The menu on late night TV serves up enough romance sex and rock-n-roll to satisfy the nation. But it’s rare that we get the opportunity to peek through mother nature’s keyhole and watch the mating habits of sea creatures. None is more fascinating than the amorous lobster. He loves the nightlife. At sunset, his eyes turn red and he scavenges the ocean floor, lusting for food and sex. When a blue, green and black stud casts his 10,000 tiny eyes on a fetching female of the species he begins to dance in time to a tune he hears with his legs. The music really rocks in summer. When females release a sex pheromone it subdues the aggressive male and makes him feel all lovey-dovey. She takes the lead, caressing him with her antennae. They click their claws like castanets. Enough with the foreplay. The male shows extreme gentleness during his eight second, flagrant-delecto flurry. The deed done, he bunks off. If they meet in the some briny enclave in the future, it’s not likely they’ll exchange greetings.
Lobsters have been around since the Stone Age, so they must be doing something right. The best specimens come from the icy waters off the Atlantic coast. A rare, golden blonde female, one in about 5 million, on exhibit at the New York Aquarium, was chased around the tank by the male lobsters. “Must have been the first blonde they’d ever seen,” said the marine biologist.

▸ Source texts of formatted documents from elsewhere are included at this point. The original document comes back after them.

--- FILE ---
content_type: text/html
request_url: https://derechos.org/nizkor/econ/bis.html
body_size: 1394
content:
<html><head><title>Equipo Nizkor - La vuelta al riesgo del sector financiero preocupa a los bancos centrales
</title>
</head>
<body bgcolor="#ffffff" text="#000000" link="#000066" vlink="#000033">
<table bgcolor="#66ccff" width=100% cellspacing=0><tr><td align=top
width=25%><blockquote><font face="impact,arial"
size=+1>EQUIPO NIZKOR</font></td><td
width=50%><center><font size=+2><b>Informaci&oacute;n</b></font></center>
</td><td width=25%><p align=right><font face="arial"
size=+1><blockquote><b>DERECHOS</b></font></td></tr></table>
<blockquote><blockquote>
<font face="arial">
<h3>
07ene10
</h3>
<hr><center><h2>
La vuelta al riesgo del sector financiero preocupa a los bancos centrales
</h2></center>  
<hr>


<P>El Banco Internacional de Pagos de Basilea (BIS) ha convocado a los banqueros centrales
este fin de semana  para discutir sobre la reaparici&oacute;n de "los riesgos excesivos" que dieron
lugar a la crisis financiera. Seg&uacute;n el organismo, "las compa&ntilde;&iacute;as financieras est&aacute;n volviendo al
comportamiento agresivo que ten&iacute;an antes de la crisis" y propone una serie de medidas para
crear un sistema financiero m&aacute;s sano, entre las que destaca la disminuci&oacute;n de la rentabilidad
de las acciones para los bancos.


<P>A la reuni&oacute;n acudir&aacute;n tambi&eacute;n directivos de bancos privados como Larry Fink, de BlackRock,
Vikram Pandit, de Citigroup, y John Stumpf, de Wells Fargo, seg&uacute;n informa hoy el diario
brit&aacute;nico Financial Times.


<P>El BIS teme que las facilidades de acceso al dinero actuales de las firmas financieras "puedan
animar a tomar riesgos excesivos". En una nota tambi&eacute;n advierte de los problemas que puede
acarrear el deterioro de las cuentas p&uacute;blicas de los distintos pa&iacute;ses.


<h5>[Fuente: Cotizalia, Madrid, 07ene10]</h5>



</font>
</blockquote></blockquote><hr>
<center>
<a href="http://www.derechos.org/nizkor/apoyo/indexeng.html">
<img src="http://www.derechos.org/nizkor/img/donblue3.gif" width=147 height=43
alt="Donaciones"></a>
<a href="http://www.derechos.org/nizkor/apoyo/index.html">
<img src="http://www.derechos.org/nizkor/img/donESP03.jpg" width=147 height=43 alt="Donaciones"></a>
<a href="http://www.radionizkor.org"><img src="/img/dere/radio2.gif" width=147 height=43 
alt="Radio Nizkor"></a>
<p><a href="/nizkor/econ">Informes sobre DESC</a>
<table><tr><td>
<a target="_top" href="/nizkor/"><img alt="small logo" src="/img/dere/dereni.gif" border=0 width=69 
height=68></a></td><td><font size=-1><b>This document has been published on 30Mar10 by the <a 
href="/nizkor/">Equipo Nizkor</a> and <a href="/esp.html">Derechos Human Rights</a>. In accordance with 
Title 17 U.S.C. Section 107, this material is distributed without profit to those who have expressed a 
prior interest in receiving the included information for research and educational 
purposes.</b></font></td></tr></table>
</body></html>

And what of our primal cravings to rip the claws off and eat those low-carb, low-cal crustaceans? I inquire at Legal Sea Foods of Boston. That evening, a crate containing a huge blue enamel pot filled with eight lively lobsters packed in seaweed arrives, fresh from Legal’s 50,000 pound lobster tank.
I call six friends who come right over. They look at the table spread with the Boston Globe newspapers and sets with nutcrackers, forks, paper plates and chilled bottles of white wine. They expound on the lushness of lobster Newberg, lobster Thermidor, lobster in black bean and garlic sauce. Then they look at me. I am elected executioner. With a heavy heart, I drop the lobsters one by one into the boiling pot and clamp the lid shut. Twelve minutes later two of us carry a steaming tray of brilliant red lobsters to the table. After the feast we roll up the mountains of shells in the newspapers and take it all to the bin. No shred of carnage is visible, no vestige of guilt remains.
I reject American humorist Art Buckwald’s suggested Society for the Prevention of Cruelty to Lobsters. I prefer to consider the wonderful scene in the 1963 classic film, Tom Jones in which Mrs. Waters and Tom voraciously work themselves into a sexual frenzy by sucking on lobster claws. I believe a lobster would consider that a glorious way to go.